Only lines containing the string "camera" belong in the answer; find them in the records and copy them.

(Beginning of Provided entries)

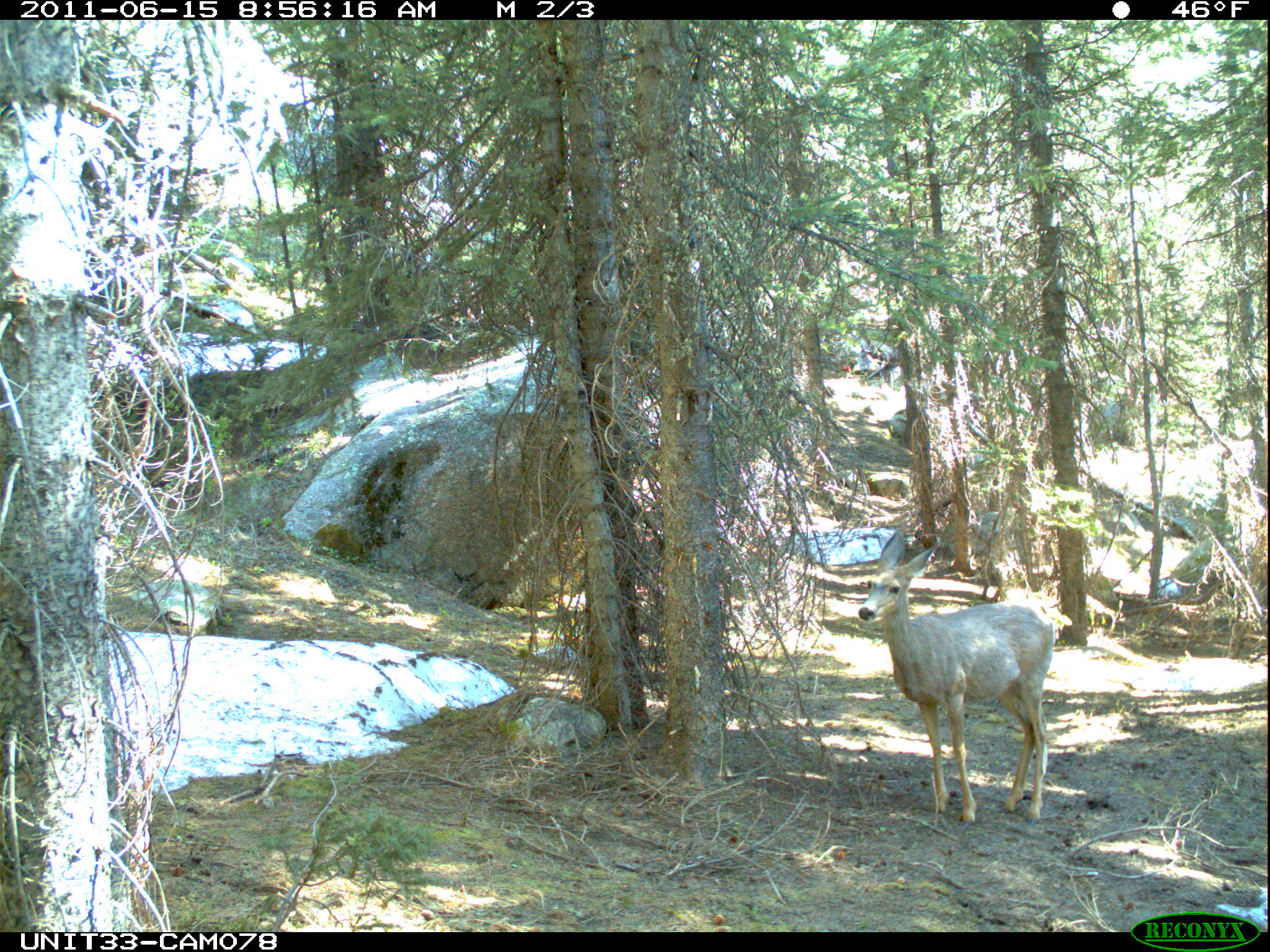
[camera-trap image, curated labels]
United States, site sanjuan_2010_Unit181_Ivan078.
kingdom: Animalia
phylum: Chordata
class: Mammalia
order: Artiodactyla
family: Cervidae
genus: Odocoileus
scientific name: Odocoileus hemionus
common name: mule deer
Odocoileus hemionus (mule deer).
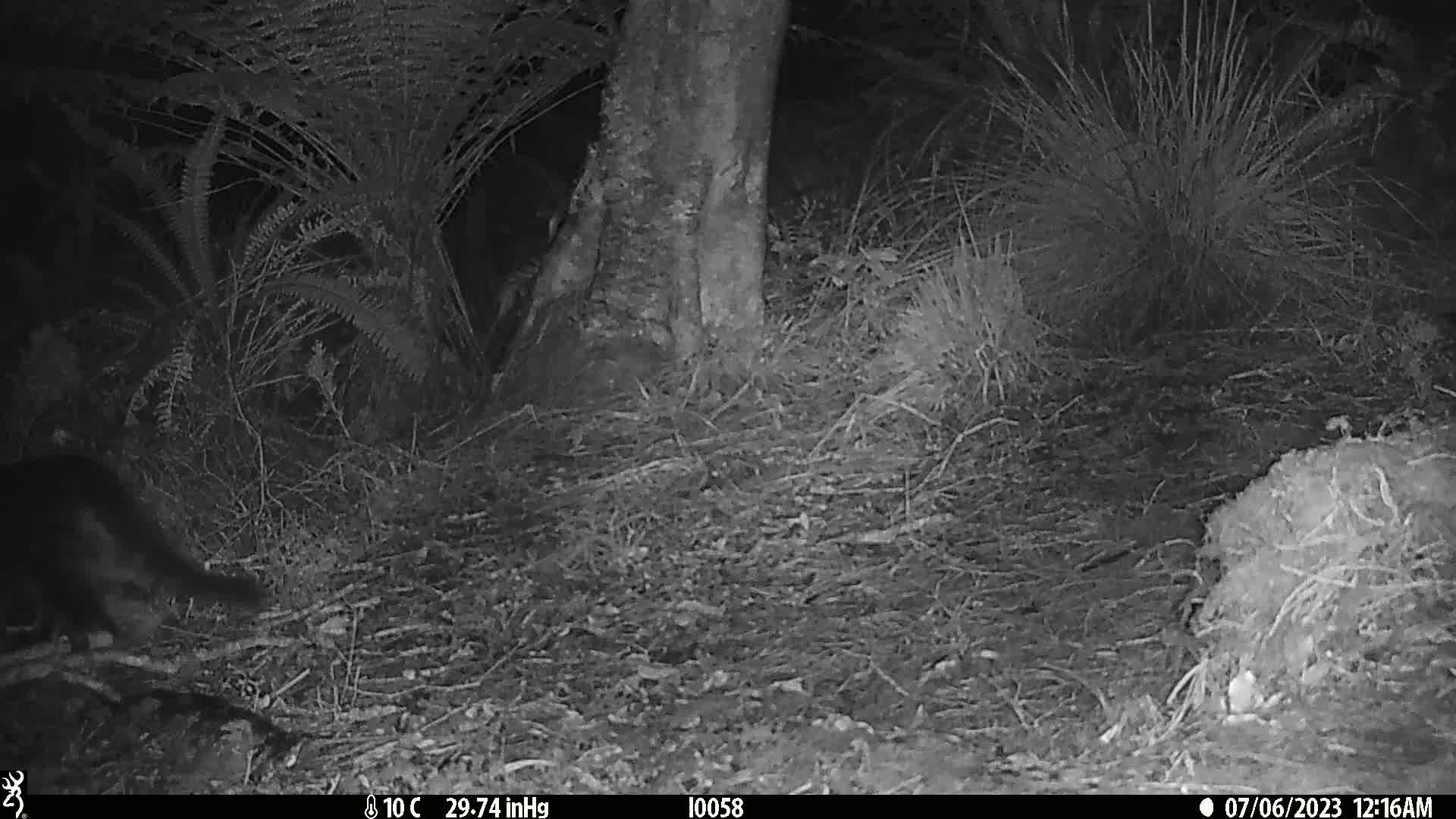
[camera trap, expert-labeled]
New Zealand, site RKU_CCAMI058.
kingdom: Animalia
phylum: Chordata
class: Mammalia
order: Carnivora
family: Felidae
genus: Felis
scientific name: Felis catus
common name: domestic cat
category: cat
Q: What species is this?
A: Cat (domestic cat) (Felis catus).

(End of Provided entries)

**Answer space:**
[camera-trap image, curated labels]
[camera trap, expert-labeled]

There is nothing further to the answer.